TASK PROMPT
Every record must be repeated exactly, with no omission.
#### PROVIDED MATERIAL
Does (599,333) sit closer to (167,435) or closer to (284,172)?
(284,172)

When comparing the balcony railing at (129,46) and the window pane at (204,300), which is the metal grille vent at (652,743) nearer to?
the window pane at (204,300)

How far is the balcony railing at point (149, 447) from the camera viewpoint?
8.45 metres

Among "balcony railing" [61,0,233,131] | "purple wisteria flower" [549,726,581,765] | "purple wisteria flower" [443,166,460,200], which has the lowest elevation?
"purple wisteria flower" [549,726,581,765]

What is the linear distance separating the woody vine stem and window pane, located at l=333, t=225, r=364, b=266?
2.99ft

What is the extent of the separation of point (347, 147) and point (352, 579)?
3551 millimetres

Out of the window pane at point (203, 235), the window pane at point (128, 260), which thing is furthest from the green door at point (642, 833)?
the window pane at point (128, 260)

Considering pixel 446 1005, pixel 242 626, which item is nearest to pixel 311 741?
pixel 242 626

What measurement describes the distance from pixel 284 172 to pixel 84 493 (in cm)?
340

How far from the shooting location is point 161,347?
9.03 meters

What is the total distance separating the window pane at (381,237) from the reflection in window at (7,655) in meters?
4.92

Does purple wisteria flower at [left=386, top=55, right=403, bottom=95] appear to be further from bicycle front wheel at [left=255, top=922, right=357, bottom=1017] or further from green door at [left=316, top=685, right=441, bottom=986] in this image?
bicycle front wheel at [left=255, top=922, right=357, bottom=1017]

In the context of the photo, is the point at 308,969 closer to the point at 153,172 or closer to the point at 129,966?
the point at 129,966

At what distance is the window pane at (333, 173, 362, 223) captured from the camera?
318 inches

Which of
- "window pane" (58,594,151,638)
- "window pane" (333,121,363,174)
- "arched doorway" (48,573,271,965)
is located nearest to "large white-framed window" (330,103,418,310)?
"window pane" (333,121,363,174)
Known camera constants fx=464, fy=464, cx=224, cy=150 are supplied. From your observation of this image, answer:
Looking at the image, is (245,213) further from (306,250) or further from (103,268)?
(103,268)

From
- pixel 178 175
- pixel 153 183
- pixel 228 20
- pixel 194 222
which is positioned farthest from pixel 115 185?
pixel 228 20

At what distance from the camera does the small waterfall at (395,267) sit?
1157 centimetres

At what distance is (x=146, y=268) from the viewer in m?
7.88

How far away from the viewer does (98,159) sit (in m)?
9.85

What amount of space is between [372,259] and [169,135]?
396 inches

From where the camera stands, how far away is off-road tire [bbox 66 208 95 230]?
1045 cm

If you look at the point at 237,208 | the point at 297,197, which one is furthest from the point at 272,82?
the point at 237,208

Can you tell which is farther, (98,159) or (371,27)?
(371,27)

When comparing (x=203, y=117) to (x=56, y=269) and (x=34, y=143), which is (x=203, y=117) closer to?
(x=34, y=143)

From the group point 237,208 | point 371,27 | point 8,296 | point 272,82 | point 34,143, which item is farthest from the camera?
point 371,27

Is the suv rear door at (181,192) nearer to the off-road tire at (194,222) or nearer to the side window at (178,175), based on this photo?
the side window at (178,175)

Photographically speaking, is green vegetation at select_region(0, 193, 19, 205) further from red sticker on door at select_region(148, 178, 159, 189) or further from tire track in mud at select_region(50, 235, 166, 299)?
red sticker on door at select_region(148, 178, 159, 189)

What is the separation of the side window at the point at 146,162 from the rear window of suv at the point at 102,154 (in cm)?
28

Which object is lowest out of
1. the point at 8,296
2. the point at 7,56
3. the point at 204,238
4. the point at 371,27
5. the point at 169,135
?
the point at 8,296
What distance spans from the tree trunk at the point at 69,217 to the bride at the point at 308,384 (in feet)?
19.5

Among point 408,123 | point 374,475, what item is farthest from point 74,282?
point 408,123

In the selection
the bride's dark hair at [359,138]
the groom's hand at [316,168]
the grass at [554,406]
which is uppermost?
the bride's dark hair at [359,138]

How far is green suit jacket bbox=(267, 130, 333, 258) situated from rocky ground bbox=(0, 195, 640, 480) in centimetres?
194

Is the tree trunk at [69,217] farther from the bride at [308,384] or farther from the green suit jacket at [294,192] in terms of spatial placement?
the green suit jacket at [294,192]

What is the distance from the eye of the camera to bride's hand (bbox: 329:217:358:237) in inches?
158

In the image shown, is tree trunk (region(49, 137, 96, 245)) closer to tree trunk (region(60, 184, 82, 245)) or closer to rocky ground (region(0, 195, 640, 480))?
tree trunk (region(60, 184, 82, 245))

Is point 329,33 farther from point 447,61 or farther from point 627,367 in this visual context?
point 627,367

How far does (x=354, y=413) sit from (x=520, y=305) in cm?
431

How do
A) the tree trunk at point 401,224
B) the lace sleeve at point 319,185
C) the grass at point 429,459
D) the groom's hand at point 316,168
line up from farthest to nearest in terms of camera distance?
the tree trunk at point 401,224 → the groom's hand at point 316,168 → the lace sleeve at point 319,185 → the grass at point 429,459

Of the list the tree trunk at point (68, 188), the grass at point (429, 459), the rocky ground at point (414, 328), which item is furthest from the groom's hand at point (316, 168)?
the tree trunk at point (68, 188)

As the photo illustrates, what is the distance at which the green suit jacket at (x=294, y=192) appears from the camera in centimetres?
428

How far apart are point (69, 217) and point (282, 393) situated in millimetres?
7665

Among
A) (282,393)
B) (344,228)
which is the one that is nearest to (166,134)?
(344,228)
########
CORRECT OUTPUT
Does (599,333) sit closer to (167,435) or closer to (284,172)?
(284,172)

When comparing the balcony railing at (129,46) and the window pane at (204,300), which is the metal grille vent at (652,743) nearer to?
the window pane at (204,300)

How far is the balcony railing at point (149, 447) from the camera viewpoint?
8.45 metres

Among "balcony railing" [61,0,233,131] | "purple wisteria flower" [549,726,581,765] | "purple wisteria flower" [443,166,460,200], which has the lowest elevation?
"purple wisteria flower" [549,726,581,765]

What is the linear distance separating the woody vine stem and window pane, located at l=333, t=225, r=364, b=266?
2.99ft

What is the extent of the separation of point (347, 147) and point (352, 579)?
3551 millimetres

Out of the window pane at point (203, 235), the window pane at point (128, 260), which thing is furthest from the green door at point (642, 833)?
the window pane at point (128, 260)

Considering pixel 446 1005, pixel 242 626, which item is nearest to pixel 311 741?
pixel 242 626

What measurement describes the distance from pixel 284 172 to pixel 84 493 (in cm)?
340

How far from the shooting location is point 161,347?
9.03 meters

What is the total distance separating the window pane at (381,237) from the reflection in window at (7,655) in meters?
4.92

Does purple wisteria flower at [left=386, top=55, right=403, bottom=95] appear to be further from bicycle front wheel at [left=255, top=922, right=357, bottom=1017] or further from green door at [left=316, top=685, right=441, bottom=986] in this image?
bicycle front wheel at [left=255, top=922, right=357, bottom=1017]

In the context of the photo, is the point at 308,969 closer to the point at 153,172 or closer to the point at 129,966?
the point at 129,966

At what distance is the window pane at (333, 173, 362, 223) captured from the camera?
318 inches

Which of
- "window pane" (58,594,151,638)
- "window pane" (333,121,363,174)
- "arched doorway" (48,573,271,965)
is located nearest to "large white-framed window" (330,103,418,310)?
"window pane" (333,121,363,174)
Known camera constants fx=464, fy=464, cx=224, cy=150 are supplied. From your observation of this image, answer:
Looking at the image, is (245,213) further from (306,250) or further from (103,268)?
(103,268)

From
- pixel 178 175
- pixel 153 183
- pixel 228 20
- pixel 194 222
which is positioned farthest from pixel 115 185?
pixel 228 20

At what distance from the camera does the small waterfall at (395,267) sit?
1157 centimetres

At what distance is (x=146, y=268) from the viewer in m?
7.88

How far away from the viewer does (98,159) sit (in m)?
9.85

What amount of space is between [372,259] and [169,135]?
396 inches

From where the camera stands, how far away is off-road tire [bbox 66 208 95 230]?
1045 cm

If you look at the point at 237,208 | the point at 297,197, which one is furthest from the point at 272,82?
the point at 237,208

Can you tell which is farther, (98,159) or (371,27)?
(371,27)

When comparing (x=203, y=117) to (x=56, y=269) and (x=34, y=143), which is (x=203, y=117) closer to?
(x=34, y=143)

From the group point 237,208 | point 371,27 | point 8,296 | point 272,82 | point 34,143, which item is farthest from the camera?
point 371,27

Is the suv rear door at (181,192) nearer to the off-road tire at (194,222) or nearer to the side window at (178,175), based on this photo?
the side window at (178,175)

Photographically speaking, is green vegetation at select_region(0, 193, 19, 205) further from red sticker on door at select_region(148, 178, 159, 189) or further from tire track in mud at select_region(50, 235, 166, 299)?
red sticker on door at select_region(148, 178, 159, 189)

What is the separation of the side window at the point at 146,162 from the rear window of suv at the point at 102,154 (in cm)?
28

Which object is lowest out of
1. the point at 8,296
2. the point at 7,56
3. the point at 204,238
4. the point at 371,27
5. the point at 169,135
?
the point at 8,296
What distance spans from the tree trunk at the point at 69,217 to the bride at the point at 308,384 (in feet)?
19.5

Among point 408,123 | point 374,475, what item is farthest from point 74,282?
point 408,123

In the selection
the bride's dark hair at [359,138]
the groom's hand at [316,168]
the grass at [554,406]
which is uppermost?
the bride's dark hair at [359,138]

How far is green suit jacket bbox=(267, 130, 333, 258) situated from rocky ground bbox=(0, 195, 640, 480) in centimetres?
194

Is the tree trunk at [69,217] farther from the bride at [308,384] or farther from the green suit jacket at [294,192] in terms of spatial placement?
the green suit jacket at [294,192]

What is the distance from the eye of the camera to bride's hand (bbox: 329:217:358:237) in inches?
158

In the image shown, is tree trunk (region(49, 137, 96, 245)) closer to tree trunk (region(60, 184, 82, 245)) or closer to rocky ground (region(0, 195, 640, 480))?
tree trunk (region(60, 184, 82, 245))

Is point 329,33 farther from point 447,61 or farther from point 627,367 in this visual context?
point 627,367

How far does (x=354, y=413) sit from (x=520, y=305) in cm?
431

How do
A) the tree trunk at point 401,224
B) the lace sleeve at point 319,185
C) the grass at point 429,459
D) the groom's hand at point 316,168
line up from farthest to nearest in terms of camera distance?
the tree trunk at point 401,224 → the groom's hand at point 316,168 → the lace sleeve at point 319,185 → the grass at point 429,459

Of the list the tree trunk at point (68, 188), the grass at point (429, 459), the rocky ground at point (414, 328), which item is furthest from the groom's hand at point (316, 168)?
the tree trunk at point (68, 188)

As the photo illustrates, what is the distance at which the green suit jacket at (x=294, y=192) appears from the camera in centimetres?
428

How far apart are point (69, 217) and point (282, 393) situated in millimetres?
7665

Among
A) (282,393)
B) (344,228)
which is the one that is nearest to (166,134)?
(344,228)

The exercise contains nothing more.